Há dois problemas com periscópios ópticos convencionais. Primeiro, um poço de periscópio atravessa toda a altura da embarcação para abrigar o periscópio e seu tamanho restringe os arranjos da torre e dos compartimentos internos. O segundo problema é que os periscópios somente podem ser usados por uma pessoa de cada vez. A Marinha desenvolveu um novo mastro fotônico AN/BVS-1 para resolver esses dois problemas. O submarino de ataque da classe Virginia, lançado em 2004, foi o primeiro submarino equipado com mastros fotônicos.


Foto cedida pela Marinha dos EUA
Imagem gerada por computador do submarino de ataque da nova classe Virginia

Os mastros fotônicos fornecem as funções de imagens, navegação, guerra eletrônica e comunicação de um periscópio óptico convencional, conforme os documentos da Marinha dos EUA. Cada submarino da classe Virginia terá dois mastros fotônicos, que não atravessarão (não serão retraídos) o casco da embarcação. O mastro será estendido como uma antena de carro, em um movimento telescópico.

O equipamento de imagens eletrônicas substituirá os prismas e lentes dos antigos periscópios ópticos.
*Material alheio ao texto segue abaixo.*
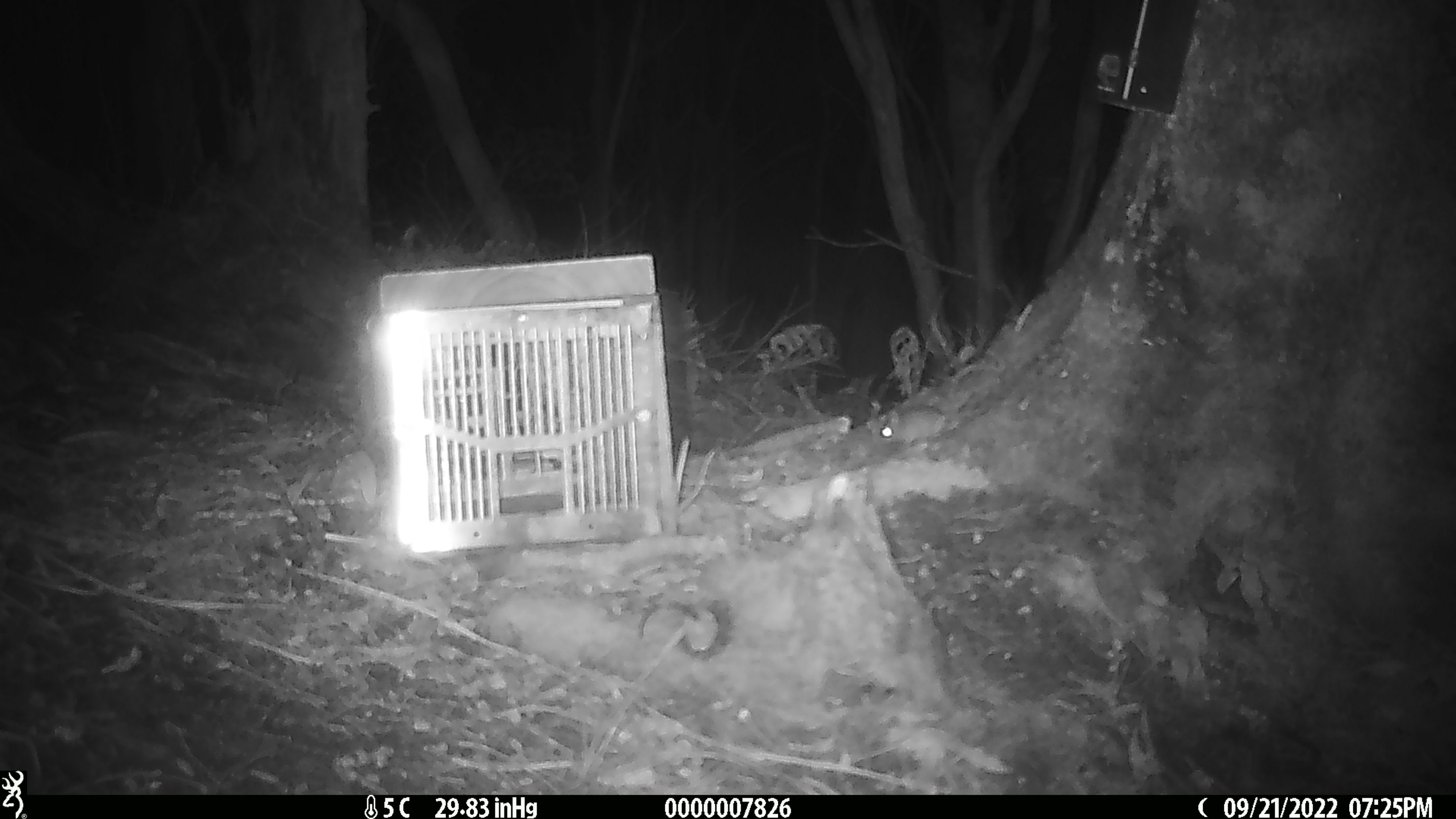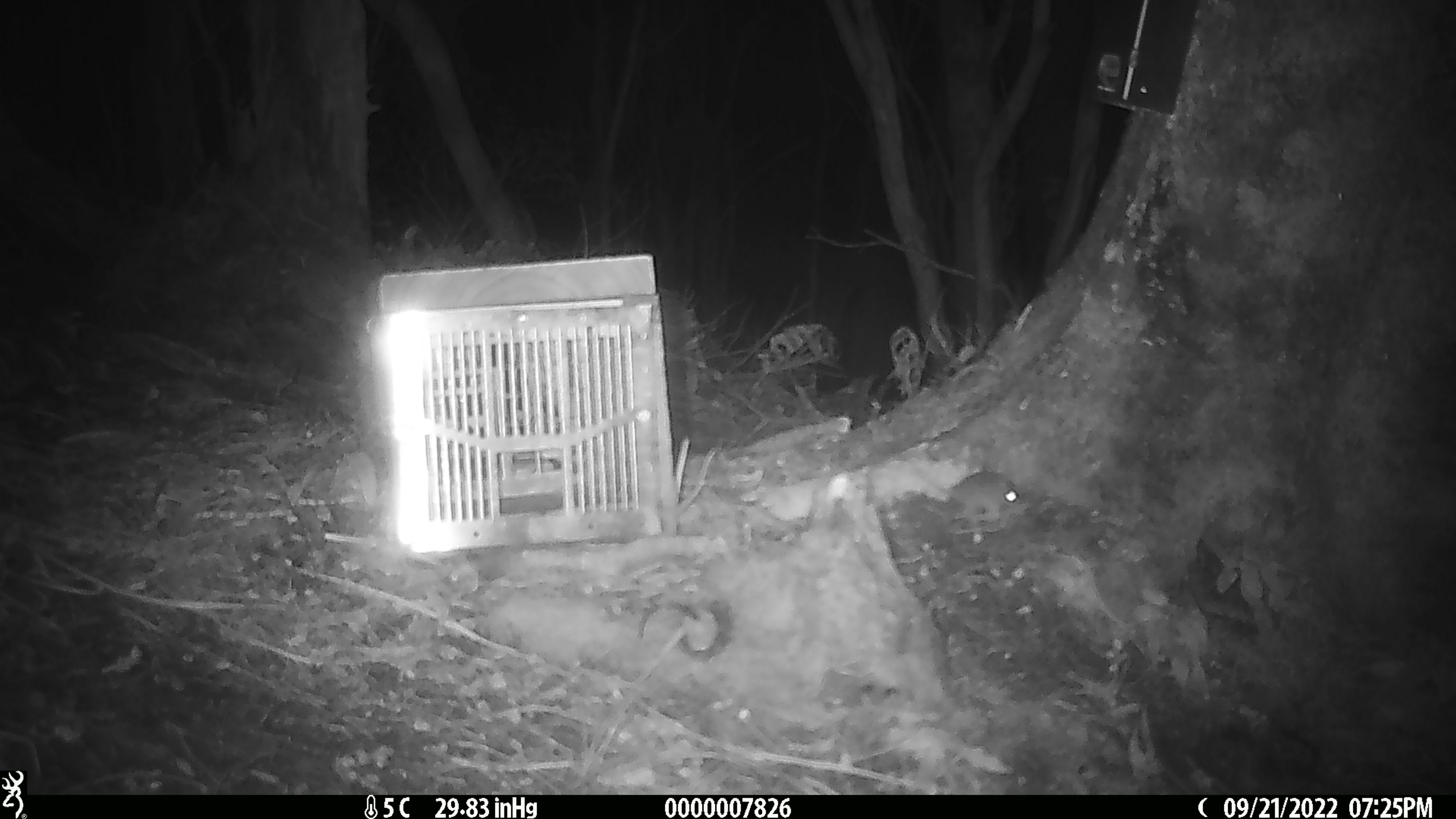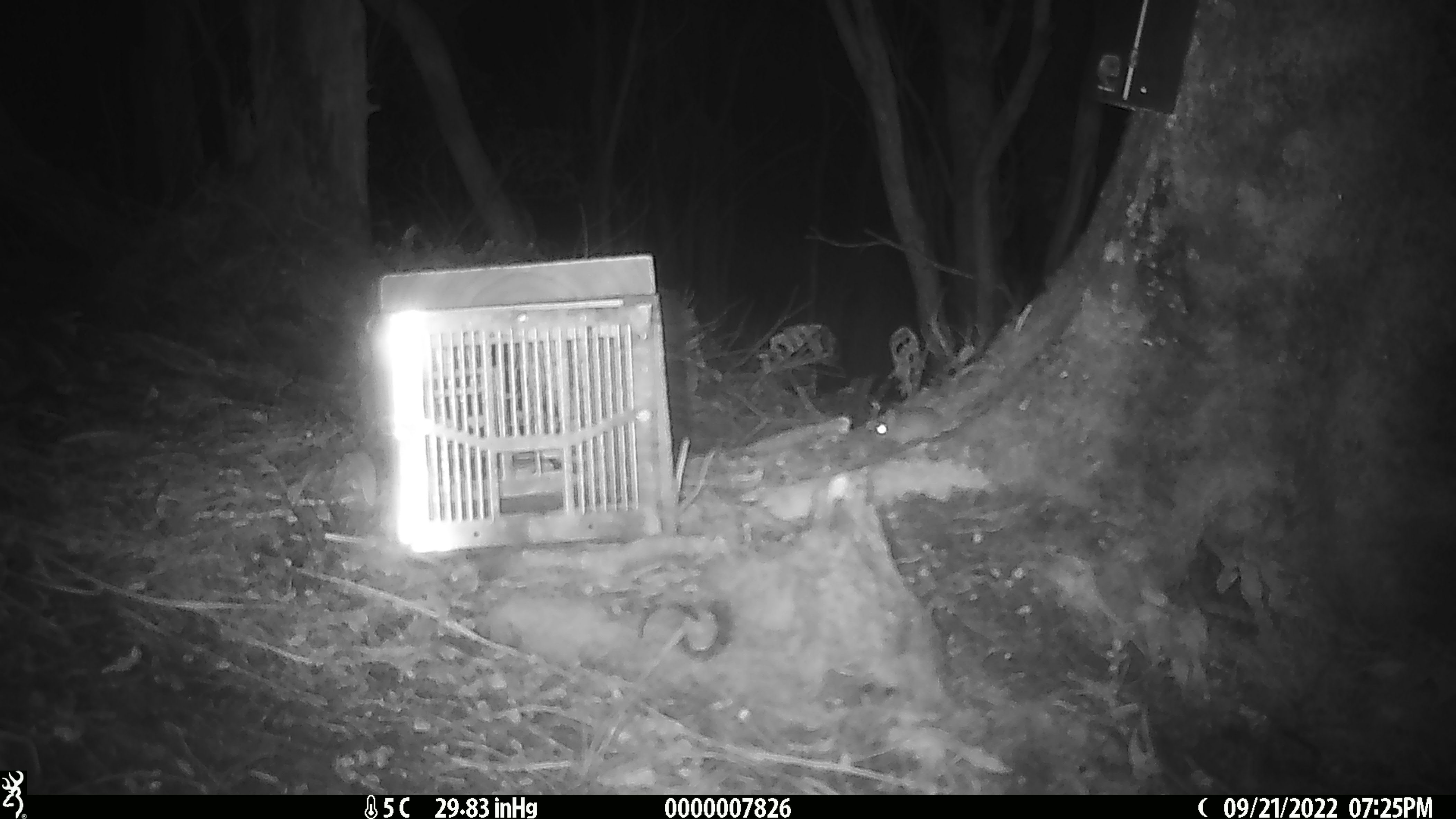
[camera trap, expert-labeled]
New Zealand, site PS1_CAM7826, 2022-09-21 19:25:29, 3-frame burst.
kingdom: Animalia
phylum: Chordata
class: Mammalia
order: Rodentia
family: Muridae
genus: Mus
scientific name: Mus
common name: mouse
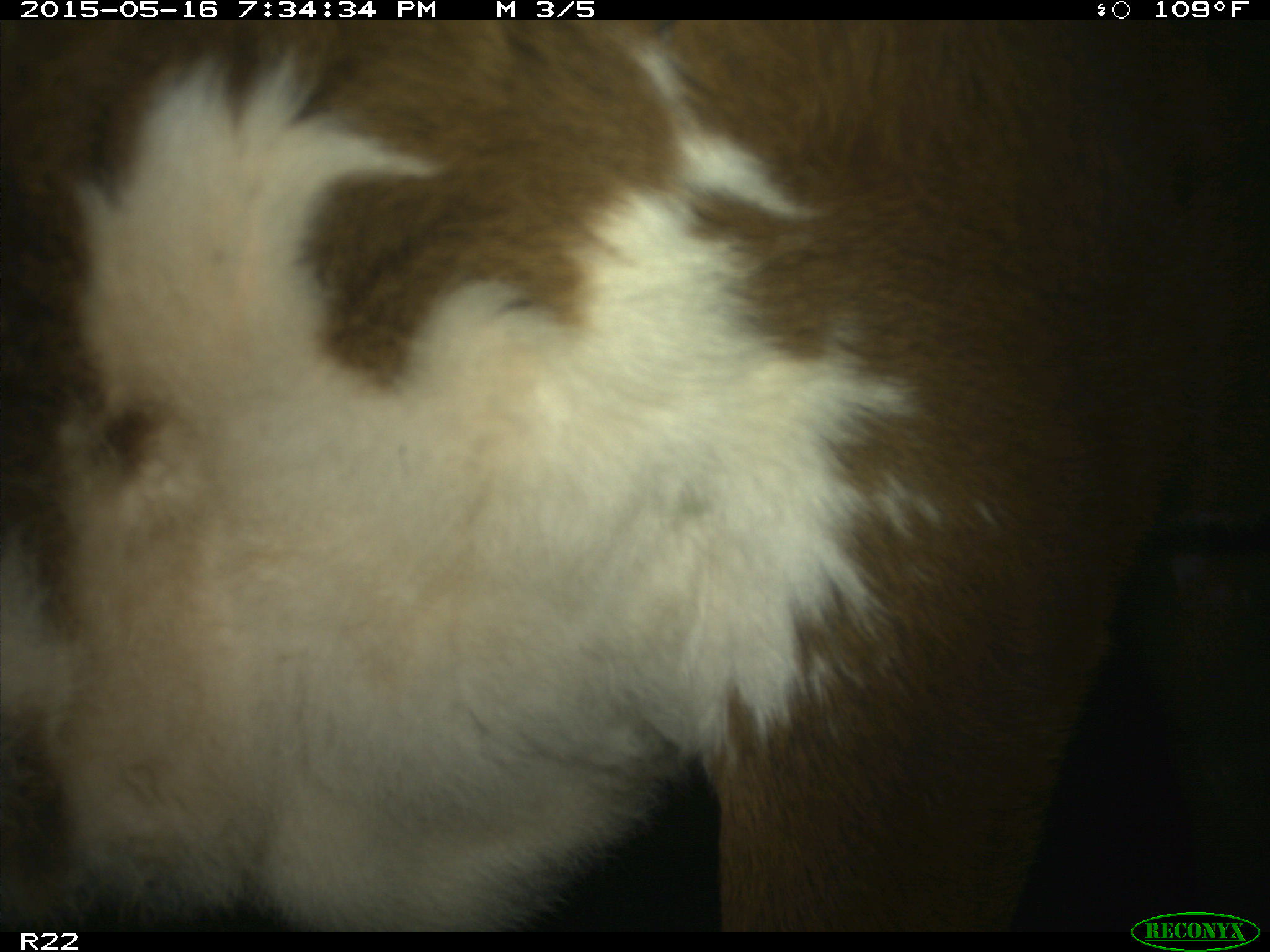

O núcleo do sistema é uma unidade de sensores que se projetará acima d’água. Esse sensor eletro-óptico múltiplo estará localizado em uma cabeça rotativa. Os mastros serão equipados com três câmeras, incluindo uma câmera a cores, uma câmera de alta resolução em branco e preto e uma câmera infravermelho, para fornecer imagens para o submarino. Também haverá uma câmera de controle vital em missões em um casulo separado, à prova de pressão e resistente a choques e um visor de distância para visão segura que fornecerá distâncias precisas de alvos e ajudará na navegação.


Foto cedida pelo Comando de Sistemas Navais da Marinha
Componentes do mastro fotônico AN/BVS-1

O poço de periscópio que abriga esses mastros estará contido somente na torre da embarcação. O tamanho menor do poço do periscópio permitirá mais liberdade da localização da sala de controle da embarcação. Com periscópios convencionais, a sala de controle terá de ser colocada no confinado convés superior. Em um novo submarino da classe Virginia, a sala de controle ficará localizada no segundo convés mais espaçoso e terá um layout mais desimpedido.


O mastro fotônico permitirá que a sala de controle fique localizada no segundo convés, mais protegido

As imagens dos mastros fotônicos são enviadas por meio de fibra óptica para duas estações de trabalho e para um console do comandante. Os dois mastros fotônicos serão controlados por um joystick em cada uma dessas estações. Cada estação conterá dois visores de tela plana, um teclado convencional e uma interface de trackball. As imagens serão gravadas em vídeo-cassete e em CD-ROM.

Os mastros fotônicos são a última ferramenta adicionada no arsenal de guerra eletrônica dos Estados Unidos. Essa nova tecnologia tornará os submarinos da classe Virginia os submarinos mais avançados e automatizados da frota naval.